RECORDS SHOWN below:

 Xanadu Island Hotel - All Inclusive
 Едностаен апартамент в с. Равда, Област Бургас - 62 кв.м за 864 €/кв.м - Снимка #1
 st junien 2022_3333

End of RECORDS SHOWN.
RECORDS SHOWN below:

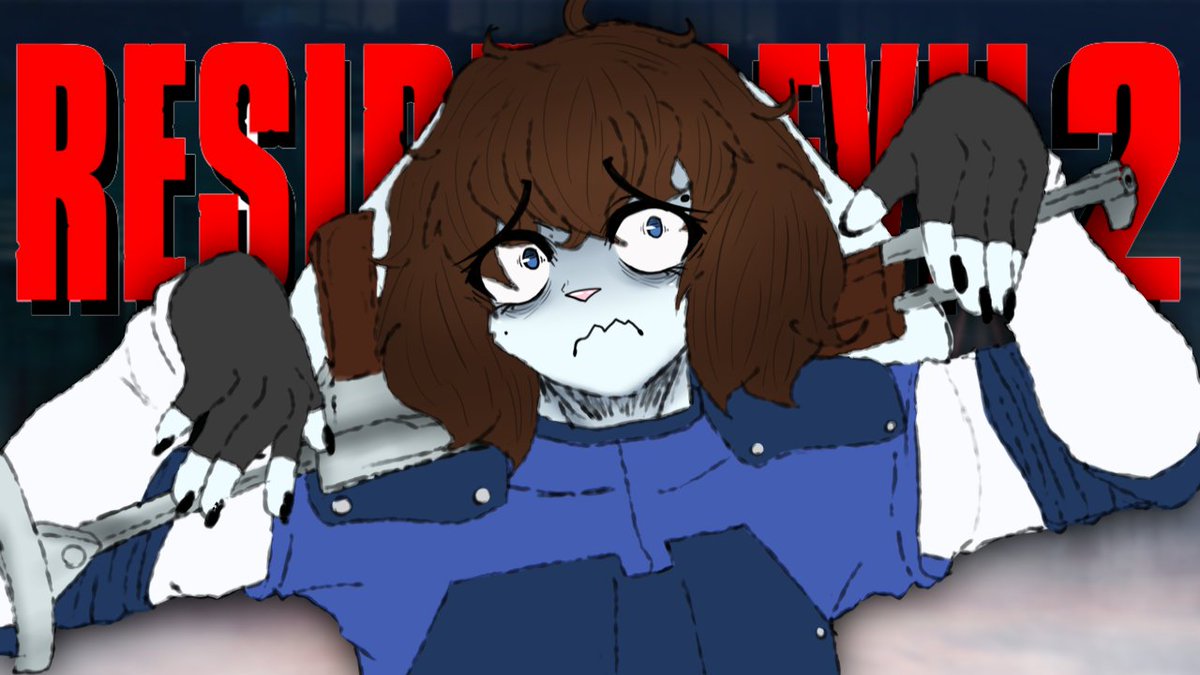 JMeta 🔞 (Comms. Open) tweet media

End of RECORDS SHOWN.
RECORDS SHOWN below:

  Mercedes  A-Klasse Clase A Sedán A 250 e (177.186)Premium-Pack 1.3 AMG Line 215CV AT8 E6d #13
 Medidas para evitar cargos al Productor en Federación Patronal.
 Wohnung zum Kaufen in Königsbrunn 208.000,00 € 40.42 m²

End of RECORDS SHOWN.

EXERCISE DESCRIPTION:
Output only an exact transcription of the lines above from the one with "Xanadu Island Hotel - All Inclusive" up to and including the one with "st junien 2022_3333".

EXERCISE RESPONSE:
 Xanadu Island Hotel - All Inclusive
 Едностаен апартамент в с. Равда, Област Бургас - 62 кв.м за 864 €/кв.м - Снимка #1
 st junien 2022_3333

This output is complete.